Any existing pipeline that has been published, can be cloned. This creates an in-memory copy of the pipeline with the same name and opens it within the CDAP Studio.

At this point, you can rename the pipeline to a unique name and then either save it as a draft or publish it as a new pipeline. As you cannot save over an existing pipeline, all new pipelines need a unique name; a common practice is to increment the names, from Demo-1 to Demo-2 with each new clone.

πŸ”—Exporting

There are two ways you can export a pipeline configuration file:

  1. From within the CDAP Studio; and
  2. From within a CDAP pipeline configuration page.
  1. From within the CDAP Studio, you can export a pipeline configuration JSON file using the Export... button:

    ../_images/cdap-pipelines-gs-1-5-buttons.png

    CDAP Studio: Button labels, upper-right toolbar

    Clicking the "Export..." button will bring up the export dialog:

    ../_images/cdap-studio-export.png

    CDAP Studio: Export dialog, with display of configuration file

    There are two similar actions you take. If you copy the text in the dialog and then paste it into a text editor, you will have a JSON file that is the configuration of the pipeline, but without the CDAP Studio UI information, such as the icon locations.

    If you use the "Export" button, it will prompt for a file location before saving a complete file with all the information required to recreate the pipeline in the CDAP Application Studio, including details such as icon location. Otherwise, the two exports are similar. The UI information is added in the "__ui__" object in the JSON configuration file.

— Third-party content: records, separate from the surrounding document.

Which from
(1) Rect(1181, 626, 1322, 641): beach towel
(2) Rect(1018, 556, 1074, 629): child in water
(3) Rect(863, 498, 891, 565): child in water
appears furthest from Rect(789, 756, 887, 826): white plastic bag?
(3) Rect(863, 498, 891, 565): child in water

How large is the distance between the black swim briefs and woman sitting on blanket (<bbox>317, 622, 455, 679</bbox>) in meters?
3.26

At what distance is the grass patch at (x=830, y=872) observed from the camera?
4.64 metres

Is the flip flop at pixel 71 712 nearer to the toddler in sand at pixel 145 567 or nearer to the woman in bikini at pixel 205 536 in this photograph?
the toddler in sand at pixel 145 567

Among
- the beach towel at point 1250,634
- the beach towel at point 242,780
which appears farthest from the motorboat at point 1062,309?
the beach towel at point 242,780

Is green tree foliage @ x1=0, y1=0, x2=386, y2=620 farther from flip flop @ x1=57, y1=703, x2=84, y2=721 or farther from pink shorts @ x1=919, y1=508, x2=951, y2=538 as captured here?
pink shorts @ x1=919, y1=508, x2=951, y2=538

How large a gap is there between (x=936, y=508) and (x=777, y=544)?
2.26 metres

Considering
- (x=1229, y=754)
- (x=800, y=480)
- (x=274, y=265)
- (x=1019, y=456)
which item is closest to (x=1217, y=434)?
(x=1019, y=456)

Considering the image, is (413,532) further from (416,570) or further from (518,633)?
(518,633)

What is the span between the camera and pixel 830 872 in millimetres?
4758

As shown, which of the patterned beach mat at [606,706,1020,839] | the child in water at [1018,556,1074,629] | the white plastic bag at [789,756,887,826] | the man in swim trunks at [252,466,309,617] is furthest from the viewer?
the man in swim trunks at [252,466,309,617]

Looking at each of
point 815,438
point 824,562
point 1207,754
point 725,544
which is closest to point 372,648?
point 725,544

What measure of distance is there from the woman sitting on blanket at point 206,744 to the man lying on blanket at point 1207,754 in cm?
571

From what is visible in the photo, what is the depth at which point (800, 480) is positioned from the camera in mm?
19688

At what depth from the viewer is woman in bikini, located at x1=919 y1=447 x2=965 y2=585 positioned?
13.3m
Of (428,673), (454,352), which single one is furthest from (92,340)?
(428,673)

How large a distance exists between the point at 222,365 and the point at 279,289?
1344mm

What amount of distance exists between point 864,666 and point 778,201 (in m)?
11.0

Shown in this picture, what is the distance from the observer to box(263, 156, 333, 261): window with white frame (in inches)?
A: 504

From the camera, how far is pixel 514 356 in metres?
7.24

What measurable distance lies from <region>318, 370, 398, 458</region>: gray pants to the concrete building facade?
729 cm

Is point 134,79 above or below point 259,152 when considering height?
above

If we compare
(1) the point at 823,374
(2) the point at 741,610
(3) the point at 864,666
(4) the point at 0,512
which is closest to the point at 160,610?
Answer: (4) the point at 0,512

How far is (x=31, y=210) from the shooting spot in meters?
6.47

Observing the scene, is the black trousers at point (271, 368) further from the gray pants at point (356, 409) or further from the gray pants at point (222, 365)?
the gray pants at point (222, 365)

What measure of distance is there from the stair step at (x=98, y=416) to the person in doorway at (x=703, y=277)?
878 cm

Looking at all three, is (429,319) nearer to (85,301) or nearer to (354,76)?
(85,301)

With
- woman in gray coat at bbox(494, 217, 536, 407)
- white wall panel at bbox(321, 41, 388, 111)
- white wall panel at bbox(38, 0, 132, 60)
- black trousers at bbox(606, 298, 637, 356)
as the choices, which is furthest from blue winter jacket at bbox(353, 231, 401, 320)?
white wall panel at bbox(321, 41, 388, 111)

  2. From within a CDAP pipeline configuration page, there is an Export button:

    ../_images/cdap-pipelines-detail-configuration.png

    CDAP Pipelines: Configuration page, pipeline detail, showing Export button on right

    Similar to exporting from with the CDAP Studio, exporting using the button will produce a configuration with UI information, and copying the configuration visible in the lower portion of the page will produce a configuration that does not include the "__ui__" object in the JSON.

Files created by exporting can be edited in a text editor and then imported to create new pipelines.

πŸ”—Importing

From within the CDAP Studio, you can import a pipeline configuration JSON file to create a new pipeline using the Import Pipeline button:

../_images/cdap-pipelines-gs-1-5-buttons.png

CDAP Studio: Button labels, upper-right toolbar

As determined by the configuration file, the application template will be set appropriately, and may change from the current one.

A valid configuration file that meets the CDAP pipeline configuration file specification is required. It may be created from an existing pipeline by exporting its configuration file.